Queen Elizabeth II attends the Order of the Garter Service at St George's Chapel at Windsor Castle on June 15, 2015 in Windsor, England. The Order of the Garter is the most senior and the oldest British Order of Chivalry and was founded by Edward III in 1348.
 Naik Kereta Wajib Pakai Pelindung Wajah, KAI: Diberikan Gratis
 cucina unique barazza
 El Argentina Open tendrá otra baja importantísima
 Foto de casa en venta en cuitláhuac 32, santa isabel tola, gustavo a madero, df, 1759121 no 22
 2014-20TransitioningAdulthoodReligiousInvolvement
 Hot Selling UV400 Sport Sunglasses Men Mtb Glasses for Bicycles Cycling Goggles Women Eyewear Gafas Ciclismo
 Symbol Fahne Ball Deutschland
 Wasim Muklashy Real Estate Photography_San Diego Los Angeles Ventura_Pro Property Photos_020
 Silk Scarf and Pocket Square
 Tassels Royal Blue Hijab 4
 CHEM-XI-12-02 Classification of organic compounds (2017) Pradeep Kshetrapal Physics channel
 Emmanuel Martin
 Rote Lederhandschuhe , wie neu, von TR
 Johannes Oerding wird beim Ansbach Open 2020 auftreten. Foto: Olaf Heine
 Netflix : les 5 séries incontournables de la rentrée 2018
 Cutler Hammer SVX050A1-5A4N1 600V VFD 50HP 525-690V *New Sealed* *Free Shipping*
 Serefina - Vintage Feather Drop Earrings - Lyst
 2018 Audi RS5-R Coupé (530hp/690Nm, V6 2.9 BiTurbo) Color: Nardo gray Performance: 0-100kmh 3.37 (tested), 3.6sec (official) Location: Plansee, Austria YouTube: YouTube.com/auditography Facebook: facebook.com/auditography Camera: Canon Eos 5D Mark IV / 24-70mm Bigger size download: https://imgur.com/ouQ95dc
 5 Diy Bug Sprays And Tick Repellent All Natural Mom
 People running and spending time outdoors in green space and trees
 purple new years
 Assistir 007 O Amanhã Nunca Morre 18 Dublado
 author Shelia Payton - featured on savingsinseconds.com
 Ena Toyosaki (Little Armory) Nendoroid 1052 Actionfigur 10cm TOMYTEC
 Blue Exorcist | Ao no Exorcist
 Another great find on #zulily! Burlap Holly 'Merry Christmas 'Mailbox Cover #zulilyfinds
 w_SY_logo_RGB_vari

* [Task item]:
Check each line above for the string "Open" and return those that contain it.

* [Answer to the problem]:
 El Argentina Open tendrá otra baja importantísima
 Johannes Oerding wird beim Ansbach Open 2020 auftreten. Foto: Olaf Heine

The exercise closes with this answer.